SPARK-8135. Don't load defaults when reconstituting Hadoop Configurations #6679

sryza · 2015-06-05T23:32:04Z

No description provided.

JoshRosen · 2015-06-05T23:39:04Z

I noticed this bottleneck while running some Hive compatibility tests in Spark SQL; I'm kicking off a test run which only runs that suite to see how much of a difference this makes by itself. More generally, I've noticed some perf. issues in SQL in places where we didn't broadcast configurations; I'm going to work on gradually tackling these + creating JIRAs for them in the next couple of weeks.

JoshRosen · 2015-06-06T00:47:53Z

Is there a fast way to clone Configuration objects that also avoids loading defaults? If so, we may be able to build on that and the changes in this patch to remove a bunch of code for broadcasting Hadoop configurations.

sryza · 2015-06-06T01:06:45Z

Where do we end up cloning Configuration objects? With these changes, we avoid loading defaults when we reconstitute Configuration objects from bytes. Are there hot paths where we create Configuration objects from other live Configuration objects?

JoshRosen · 2015-06-06T01:14:38Z

Actually, I think that I was misremembering: there's one spot where we optionally clone a broadcasted configuration to work around some thread-safety issue, but that sharing / cloning won't be necessary if we can directly broadcast configurations as part of the tasks rather than as their own broadcast variables.

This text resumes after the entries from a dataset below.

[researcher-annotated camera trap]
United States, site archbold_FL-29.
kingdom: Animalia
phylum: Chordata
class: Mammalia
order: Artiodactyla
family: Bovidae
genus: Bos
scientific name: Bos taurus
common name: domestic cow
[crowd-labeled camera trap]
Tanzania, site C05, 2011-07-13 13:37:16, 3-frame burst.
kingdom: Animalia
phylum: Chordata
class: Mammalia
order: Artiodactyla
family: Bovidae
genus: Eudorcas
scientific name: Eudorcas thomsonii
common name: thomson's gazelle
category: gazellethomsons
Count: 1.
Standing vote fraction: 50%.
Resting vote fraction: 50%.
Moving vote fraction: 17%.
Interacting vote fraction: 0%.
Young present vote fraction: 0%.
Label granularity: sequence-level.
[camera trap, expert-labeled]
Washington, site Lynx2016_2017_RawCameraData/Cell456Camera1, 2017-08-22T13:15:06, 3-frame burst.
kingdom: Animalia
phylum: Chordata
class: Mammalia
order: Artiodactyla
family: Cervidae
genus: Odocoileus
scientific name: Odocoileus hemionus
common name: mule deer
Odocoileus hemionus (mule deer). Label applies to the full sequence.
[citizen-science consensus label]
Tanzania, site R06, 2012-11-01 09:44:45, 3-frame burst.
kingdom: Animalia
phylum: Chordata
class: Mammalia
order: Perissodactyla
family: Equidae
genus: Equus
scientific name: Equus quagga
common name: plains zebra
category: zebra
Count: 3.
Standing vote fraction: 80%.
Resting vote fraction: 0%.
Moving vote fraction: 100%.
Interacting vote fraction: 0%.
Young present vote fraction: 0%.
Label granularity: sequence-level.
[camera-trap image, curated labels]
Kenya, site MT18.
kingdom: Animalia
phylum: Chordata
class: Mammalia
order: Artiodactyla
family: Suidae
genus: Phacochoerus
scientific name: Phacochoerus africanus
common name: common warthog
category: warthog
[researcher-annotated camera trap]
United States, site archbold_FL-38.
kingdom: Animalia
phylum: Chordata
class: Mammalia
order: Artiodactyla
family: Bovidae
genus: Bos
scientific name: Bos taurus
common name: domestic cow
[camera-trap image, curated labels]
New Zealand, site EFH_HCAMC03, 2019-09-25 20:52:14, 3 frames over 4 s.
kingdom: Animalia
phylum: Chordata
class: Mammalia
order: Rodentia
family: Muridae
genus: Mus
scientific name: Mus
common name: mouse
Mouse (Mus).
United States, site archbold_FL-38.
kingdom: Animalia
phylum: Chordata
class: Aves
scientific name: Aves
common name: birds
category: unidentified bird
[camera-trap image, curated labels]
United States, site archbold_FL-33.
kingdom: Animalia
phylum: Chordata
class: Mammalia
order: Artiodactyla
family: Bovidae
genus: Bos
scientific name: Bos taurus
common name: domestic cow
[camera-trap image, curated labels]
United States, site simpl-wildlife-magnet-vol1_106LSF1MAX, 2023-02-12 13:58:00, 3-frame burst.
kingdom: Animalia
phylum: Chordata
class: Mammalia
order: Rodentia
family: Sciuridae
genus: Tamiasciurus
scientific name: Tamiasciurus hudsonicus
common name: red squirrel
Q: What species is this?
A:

One correctness question: does this change behavior if an executor consumes a deserialized configuration? If I have an option which inherited environmental defaults on the driver, are those defaults serialized across the wire and used on the executors? I'm just trying to think of whether there is any possibility that this could break things.

SparkQA · 2015-06-06T01:21:21Z

Test build #34338 has finished for PR 6679 at commit ca65543.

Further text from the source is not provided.